M. Samarine professe une aversion profonde pour le chant des hymnes et des cantiques exécuté par les fidèles : « Ce qui attire le peuple dans les églises catholiques, dit-il, c’est d’abord leur nombre et leur magnificence, qui font un si grand contraste avec la pauvreté des temples orthodoxes ; c’est ensuite la musique de l’orgue comparée au misérable chant des Russes ; c’est enfin la satisfaction qu’éprouve le peuple de pouvoir prendre part au chant des cantiques, pour ne pas parler de la confession, de la prédication et des autres moyens dont disposent les ministres de la religion pour gagner les gens. Comment voulez-vous, s’écrie-t-il, que, dans une telle situation des choses, l’orthodoxie prospère et le catholicisme ne domine pas ? (P. 331.) Pour placer l’orthodoxie dans des conditions plus avantageuses, le concours du gouvernement est indispensable, pourvu qu’on n’aille pas introduire Ie russe dans les églises, car ce serait travailler de la manière la plus efficace non à la russification du pays, mais à la propagation du catholicisme dans les provinces occidentales, autant que dans l’intérieur de l’Empire. » (P. 332.)

La conclusion de M. Samarine est que la religion catholique n’étant, d’après les lois fondamentales de l’Empire, que tolérée, doit conserver son titre de culte étranger, et en cette qualité avoir à son usage une langue étrangère et non celle de la religion officielle, ni le polonais qu’il s’agit de proscrire. Reste le latin, et c’est ce que propose l’auteur du mémoire à la place des deux autres langues.

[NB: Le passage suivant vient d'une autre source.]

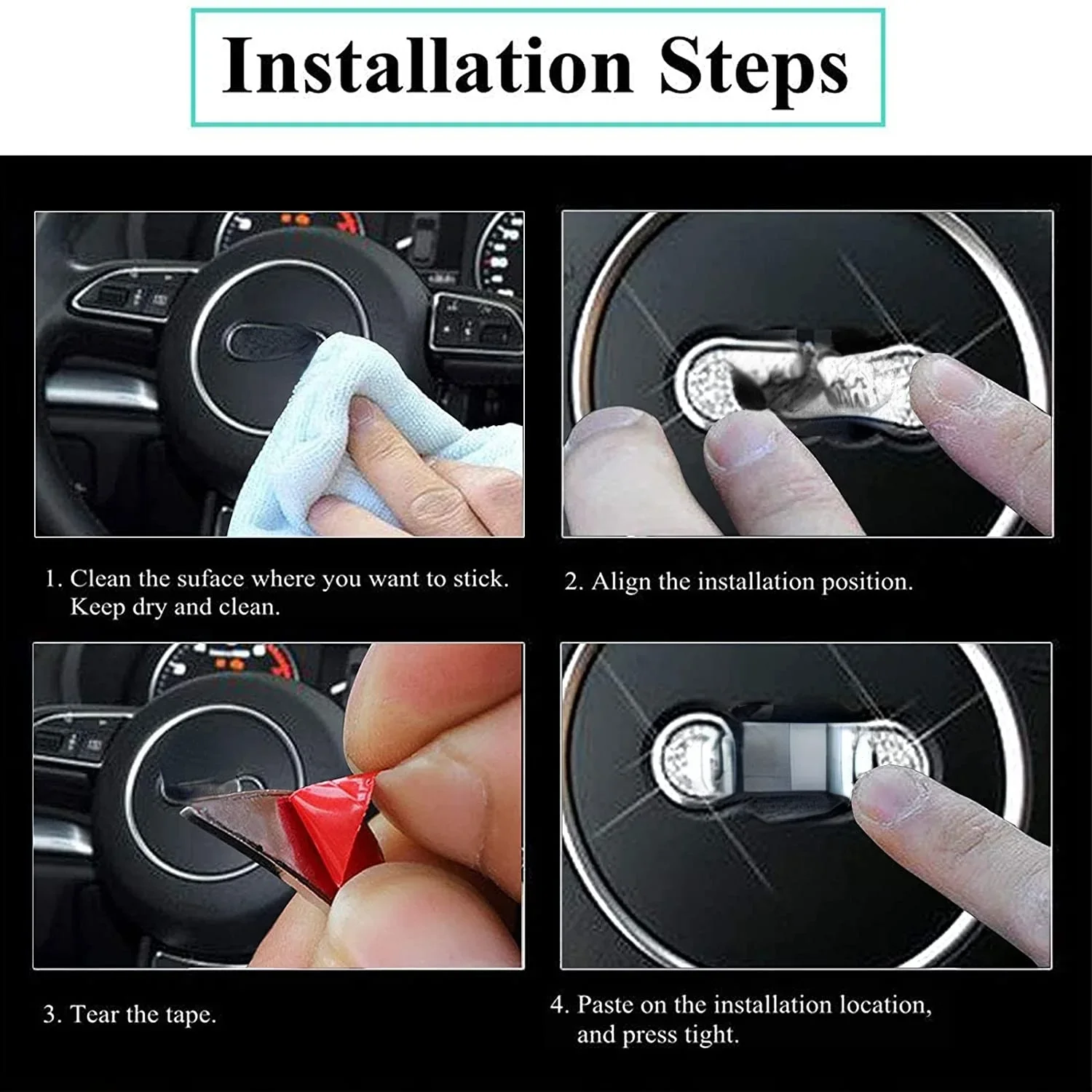 Installation Steps

1. Clean the suface where you want to stick. Keep dry and clean.

2. Align the installation position.

3. Tear the tape.

4. Paste on the installation location, and press tight.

Ce n’est pas que M. Samarine méconnaisse les avantages de la russification du culte public. Il admet volontiers que c’est un moyen de rompre le lien qui unit le catholicisme à la nationalité polonaise et d’assurer à l’idiome officiel le rang qui lui convient ; malgré cela, il le rejette à cause des immenses périls dont serait menacée l’orthodoxie russe et qu’il ne croit pouvoir conjurer qu’en permettant de chanter seulement en latin. Encore ne fait-il cette concession que pour ne pas effaroucher les fidèles, habitués au chant de l’église, sans quoi il l’aurait tout simplement supprimé.